Les faits - Depuis le début du mois, plusieurs photos de militants valenciens de Nuevas Generaciones, l'organisation de jeunesse du Parti populaire au pouvoir, ont circulé sur les réseaux sociaux. Saluts nazis, poses devant des drapeaux franquistes... L'apologie du fascisme a beau être un délit en Espagne, les milieux les plus radicaux de la droite n’ont jamais fait l’inventaire de la dictature. Plus étonnant, ces jeunes qui n’ont jamais connu ces années noires s’approprient à leur tour les symboles du régime de Franco.
Ce sont sept jeunes femmes qui se prennent en photo, tout sourire devant un drapeau espagnol. Un cliché entre amies tout ce qu’il y a de plus banal qui fait penser à la célébration d’une victoire de la Roja, la sélection espagnole de football. A quelques détails près : l’aigle noir (dit aigle de Saint Jean), le joug et les flèches… le drapeau devant lequel ces jeunes filles posent est celui de la dictature franquiste, en vigueur de 1938 à 1981 et depuis banni des bâtiments officiels. Parmi les jeunes présentes sur la photo figure Paula Carda, habitante de Villareal près de Valence et militante de Nuevas Generaciones (NNGG), l’organisation de jeunesse du Parti populaire (PP), la formation de la droite espagnole au pouvoir depuis novembre. L’apologie du fascisme a beau être un délit en Espagne, ce cliché qui a fuité sur les réseaux sociaux n’est que le dernier de la liste. Depuis le début du mois, plusieurs membres de NNGG de la région de Valence sont empêtrés dans des affaires similaires. La direction de l’organisation de jeunesse et les responsables locaux du PP ont beau parler d’enfantillages qui ne portent pas à conséquence, le scandale commence à monter dans une Espagne qui n’a jamais vraiment soldé sa dette historique envers le franquisme. Et où la nostalgie de la dictature persiste dans les secteurs les plus radicaux du PP.
Début août, le président de NNGG de la ville de Xàtiva poste une photo sur son profil Facebook. On peut y voir Xesco Sáez dans un bar entouré de quatre amis, tous en train de faire le salut nazi, sourire aux lèvres. L’image fait rapidement le tour des réseaux sociaux et pour se défendre, les jeunes du PPexpliquent que le compte de Xesco Sáez a été piraté.

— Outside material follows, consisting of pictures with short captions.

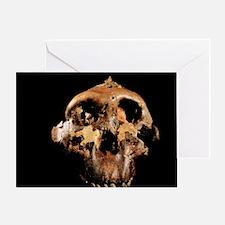 Paranthropus boisei skull Greeting Card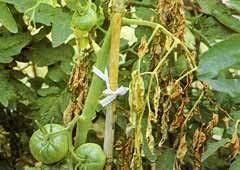 ミニ トマト 葉っぱ 枯れる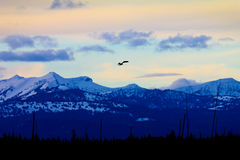 Soaring Bald Eagle Silhouette At Sunset. A soaring bald eagle casts an eerie silhouette against the breathtaking backdrop of the snow capped mountains in Stock Photo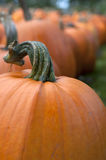 Pumpkin in Field 6 Royalty Free Stock Photography
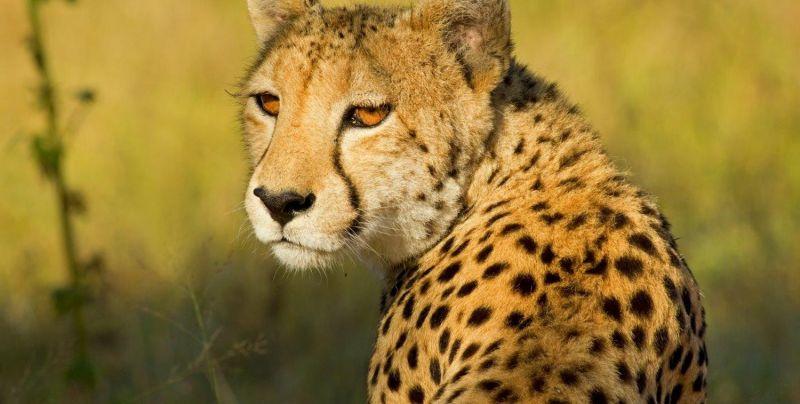 Сафари в Кения - гарантиран тур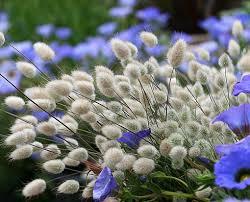 lagurus ovatus bunny tails buy at s annuals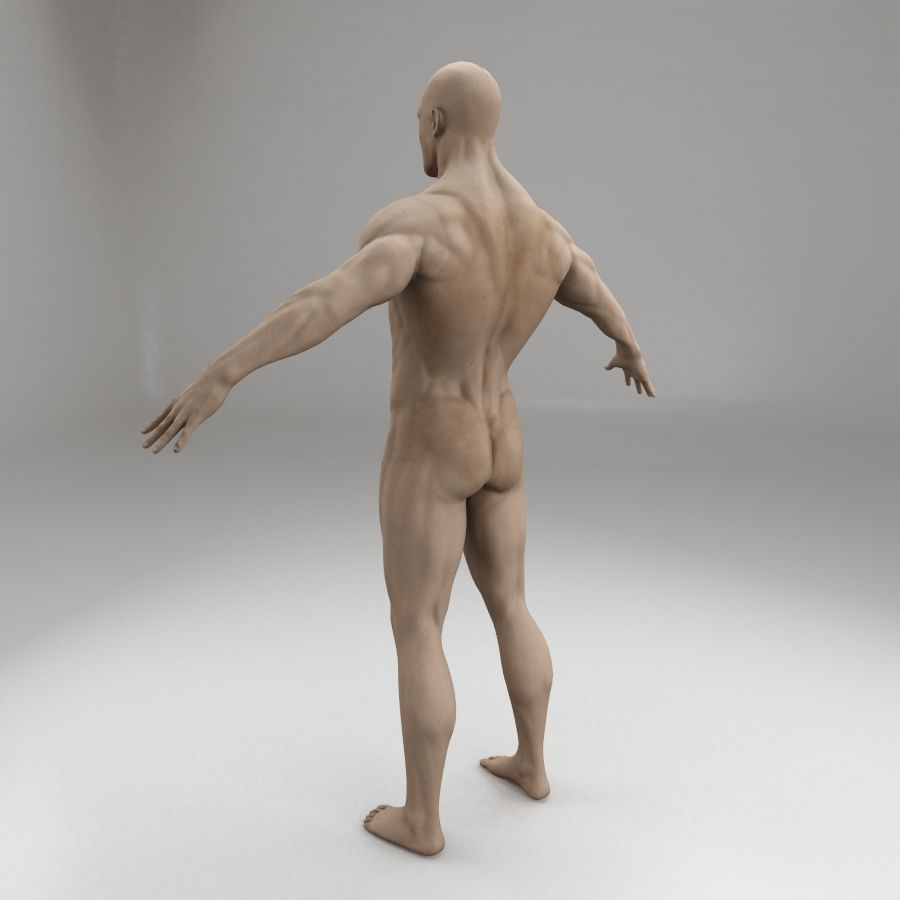 男性身体性格 royalty-free 3d model - Preview no. 4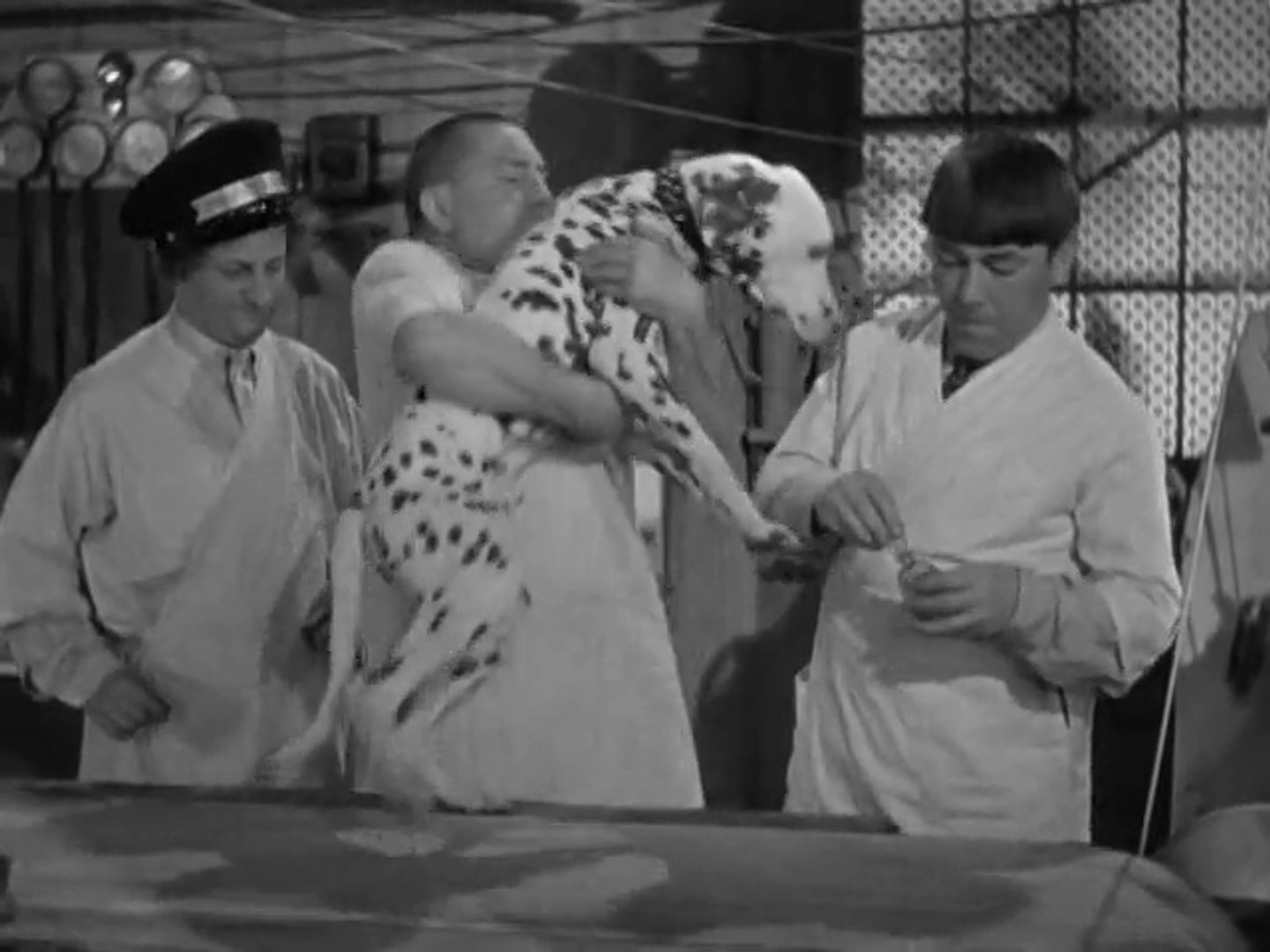 Image result for 035 The Three Stooges: Mutts To You (1938)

Le scandale éclate d’autant plus que quelques jours auparavant, une photo de l’adjoint au maire chargé des sports de cette même ville a circulé. Jorge Roca et ses amis posent en bons supporteurs de foot, fumigène à la main… mais aussi les bras levés et tenant des drapeaux espagnols agrémentés de symboles néo-nazis.

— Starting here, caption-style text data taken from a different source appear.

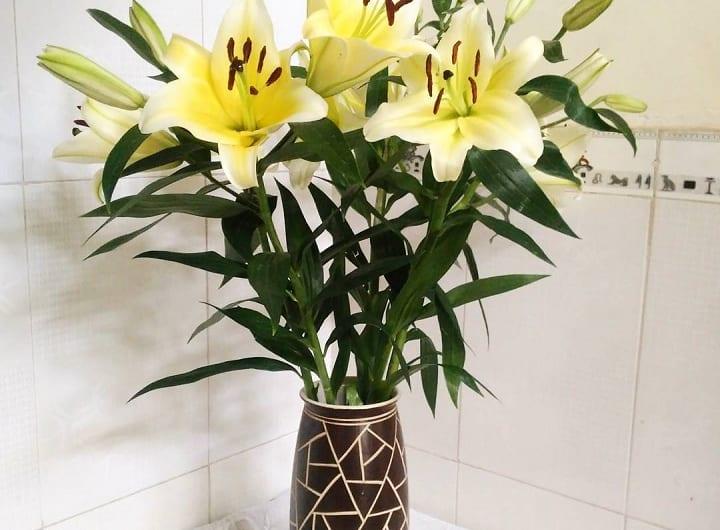 Ý nghĩa hoa ly ngày Tết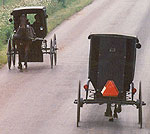 Amish Quilts - Amish Buggies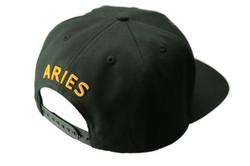 Aries Back_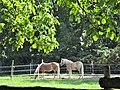 Ffm-Niederursel, Pferdekoppeln (1).jpg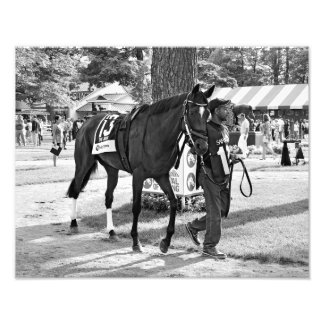 Cat's Claw wins the Waya Stakes Photo Art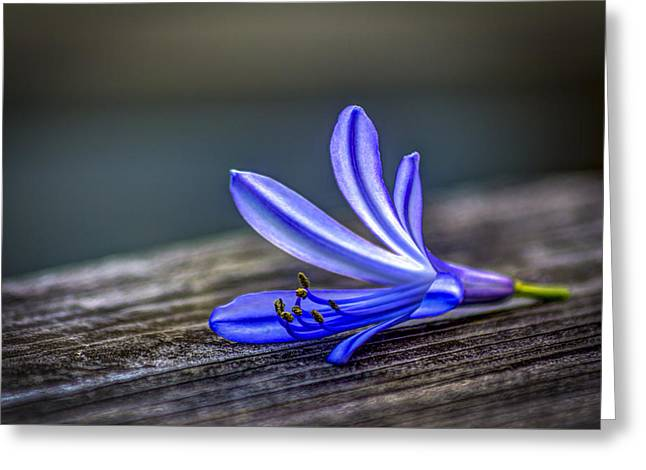 Fallen Beauty Greeting Card by Marvin Spates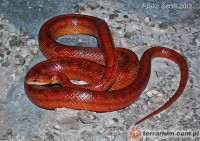 Pantherophis guttatus guttatus - wąż zbożowy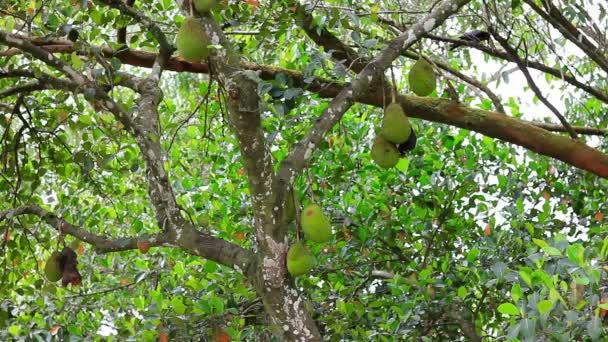 Jackfrucht am Baum in der Natur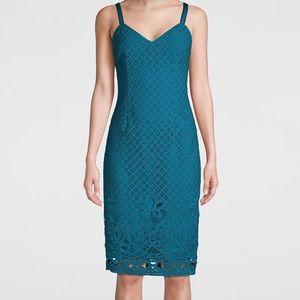 New White House Black Market Eyelet Sheath Dress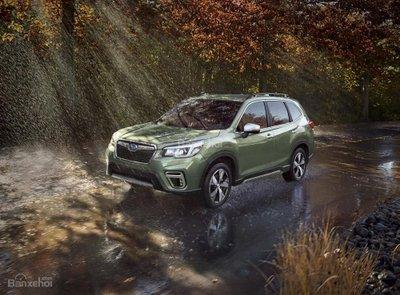 Đánh giá xe Subaru Forester 2019.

L’affaire aurait pu en rester là, mais face au tollé, journalistes et militants de gauche se mettent à fouiller les comptes des militants des jeunes populaires dont certains ne maîtrisent pas très bien les paramètres de confidentialité. Résultat : Daniel Terrades, secrétaire de NNGG à Gandia, fait lui aussi le salut fasciste.

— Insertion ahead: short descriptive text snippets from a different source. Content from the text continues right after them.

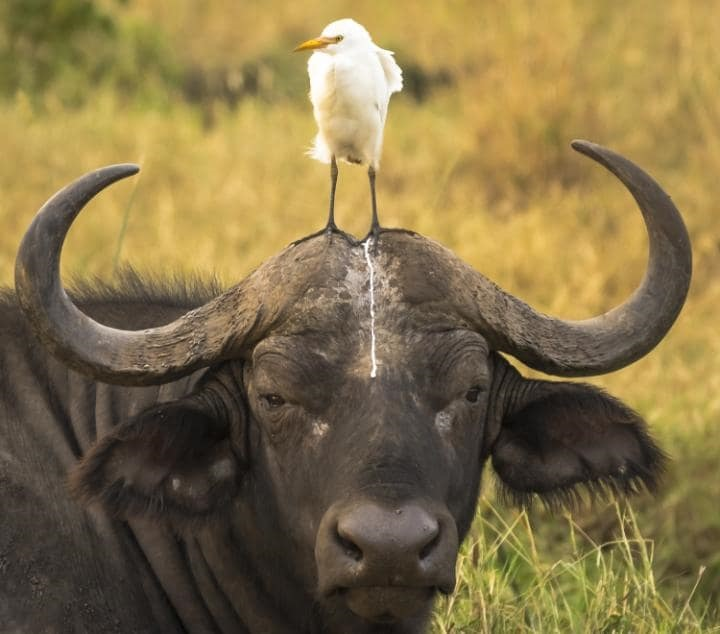 اخبار گوناگون,خبرهای گوناگون,  بامزهترین حیوانات
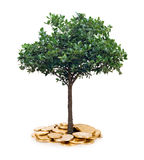 Tree and coins Royalty Free Stock Images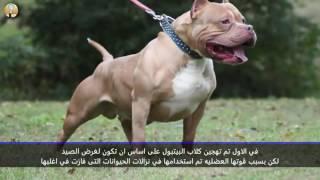 10 حقائق مخيفة عن كلاب البيتبول Video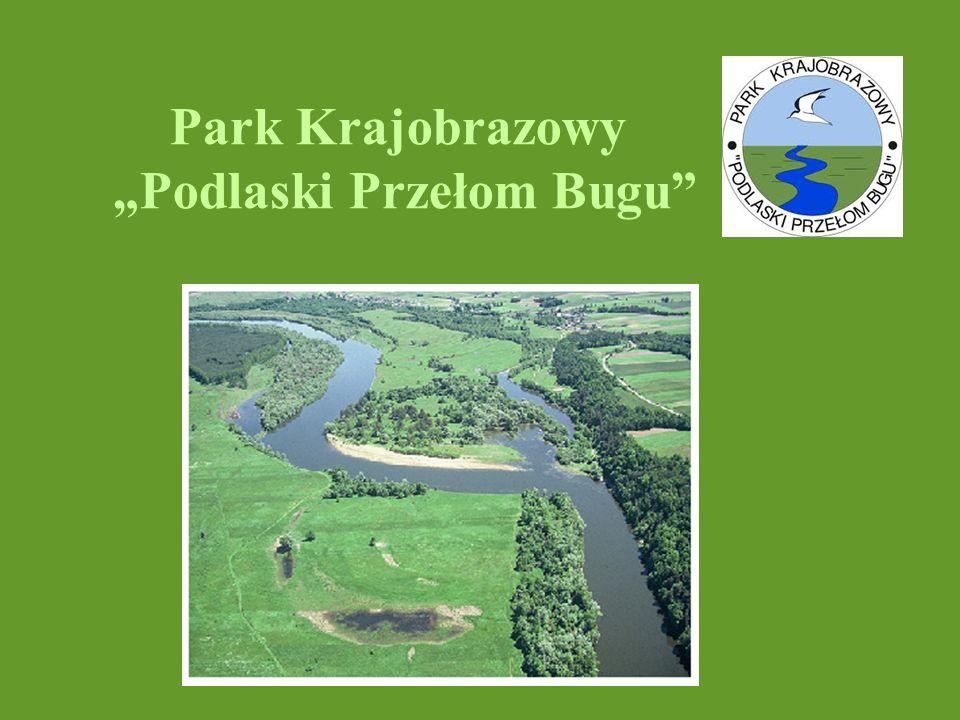 """Park Krajobrazowy """"Podlaski Przełom Bugu"""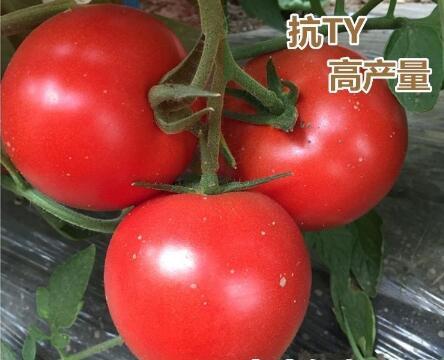 齐大力大红西红柿苗基地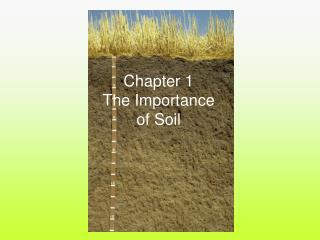 Chapter 1 The Importance of Soil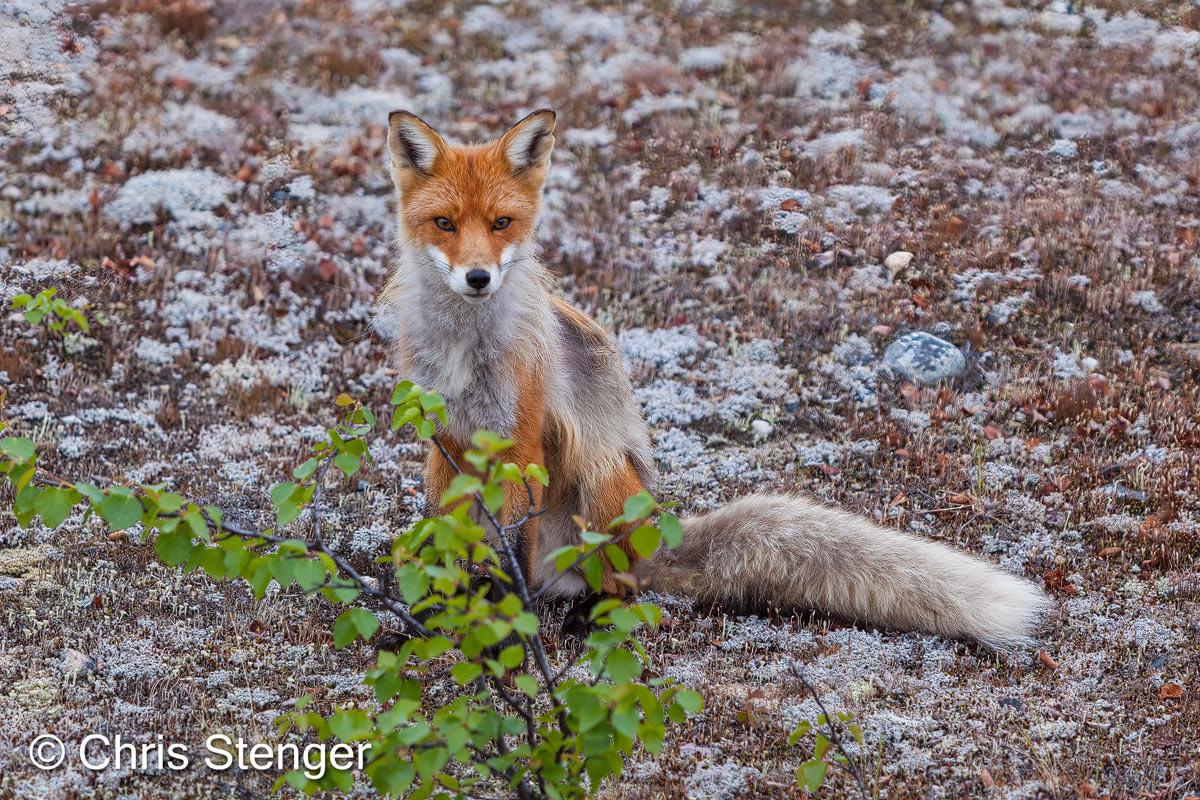 In het voorjaar fotografeerde ik deze hongerige en niewsgierige vos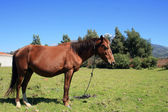 Brown Mare in a Meadow — Stock Photo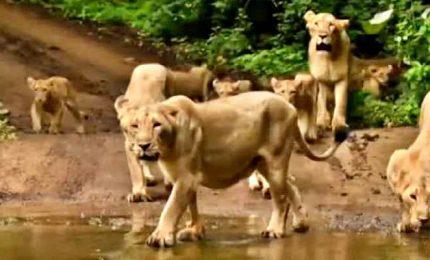 Vaccini anche per i rari leoni in India, minacciati dal cimurro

Carmen Melissa Ferrer, conseillère municipale de Canals en charge de la jeunesse pose devant un drapeau franquiste.
Ce même drapeau qu’on retrouve accroché au mur d’un local des NNGG.
Après une série d’explications alambiquées, la direction de Nuevas Generaciones a finalement décidé d’ouvrir des procédures de sanctions disciplinaires contre ces militants. Tout en affirmant que la diffusion de ces photos relevait d’une campagne «indigne et honteuse» contre le mouvement. «On généralise l’attitude récusable de trois ou quatre personnes alors que notre organisation compte des milliers de jeunes qui apportent énormément à la société», a déclaré la présidente nationale Beatriz Jurado.
La communauté de Valence est un fief du PP qui dirige le gouvernement régional depuis 1995. Les maires ont longtemps rechigné à retirer des lieux publics les symboles franquistes comme les y oblige la loi de mémoire historique votée en 2007. En vertu de la loi d’amnistie de 1977, personne n’a jamais pu enquêter sur les crimes commis pendant la guerre civile et les 70 ans qu’a duré la dictature de Franco. Pire, celui-ci repose au Valle de los Caídos, un gigantesque monument à la gloire de sa «glorieuse croisade» situé à 50 kilomètres de Madrid. Un symbole de honte pour une bonne partie de la société espagnole dont la famille était républicaine. Pour les autres, c’est un lieu de recueillement, voire touristique, comme pour la secrétaire générale de Nuevas Generaciones à Séville qui a démissionné après avoir posé en photo devant le monument. Si la jeunesse du PP n’a pas connu le franquisme, la nostalgie continue de faire son effet chez certains d’entre eux, malgré le poids du passé.